## What the task asks
Retype the passage on Vivienne Westwood's early life and career word for word, from start to finish.

## Given passage
>>>>>
Vivienne’s success was brought forth from humble beginnings.
Working-class, female, and northern, Vivienne Westwood (Vivienne Isabel Swire) was born in 1941, the oldest of three children, to a factory worker, Gordon Swire, and a cotton weaver, Dora Swire in Glossop, Derbyshire.

At the age of 17, Westwood and her family moved to Harrow in London, where Westwood would take a jewelry and silversmith course at the University of Westminster (briefly).
Leaving after just one term she is quoted as saying:
I didn’t know how a working-class girl like me could possibly make a living in the art world.
(as we now know, how wrong she was)…
After subsequently taking a job in a factory and studying at a teacher-training college, Westwood became a primary school teacher. During this period, she enrolled in jewelry-making classes with her wages, something which subsequently saw her going on to create her own jewelry, which she sold at a stall on Portobello Road.
As I said, ‘from humble beginnings…’

From humble beginnings to punk icon
Westwood met her partner, Malcolm McLaren, in 1965 after splitting with her first husband, Derek Westwood to whom she had one son, Benjamin (Ben Westwood is now 61 and a photographer of erotica, following in his mother’s creative footsteps, as is her second son to McLaren, Joseph Corré 56, who is the founder of the lingerie brand, ‘Agent Provocateur).’
Vivienne Westwood would create the clothes which McLaren, a fashion designer, had designed.
I did not see myself as a fashion designer, but as someone who wished to confront the rotten status quo through the way I dressed and dressed others.
– Vivienne Westwood.

Deeply political, her art had a purpose.
<<<<<
## Material
>>>>>
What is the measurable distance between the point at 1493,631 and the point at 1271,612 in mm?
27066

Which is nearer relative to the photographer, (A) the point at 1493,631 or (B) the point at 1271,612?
<<<<<
## The response
Vivienne’s success was brought forth from humble beginnings.
Working-class, female, and northern, Vivienne Westwood (Vivienne Isabel Swire) was born in 1941, the oldest of three children, to a factory worker, Gordon Swire, and a cotton weaver, Dora Swire in Glossop, Derbyshire.

At the age of 17, Westwood and her family moved to Harrow in London, where Westwood would take a jewelry and silversmith course at the University of Westminster (briefly).
Leaving after just one term she is quoted as saying:
I didn’t know how a working-class girl like me could possibly make a living in the art world.
(as we now know, how wrong she was)…
After subsequently taking a job in a factory and studying at a teacher-training college, Westwood became a primary school teacher. During this period, she enrolled in jewelry-making classes with her wages, something which subsequently saw her going on to create her own jewelry, which she sold at a stall on Portobello Road.
As I said, ‘from humble beginnings…’

From humble beginnings to punk icon
Westwood met her partner, Malcolm McLaren, in 1965 after splitting with her first husband, Derek Westwood to whom she had one son, Benjamin (Ben Westwood is now 61 and a photographer of erotica, following in his mother’s creative footsteps, as is her second son to McLaren, Joseph Corré 56, who is the founder of the lingerie brand, ‘Agent Provocateur).’
Vivienne Westwood would create the clothes which McLaren, a fashion designer, had designed.
I did not see myself as a fashion designer, but as someone who wished to confront the rotten status quo through the way I dressed and dressed others.
– Vivienne Westwood.

Deeply political, her art had a purpose.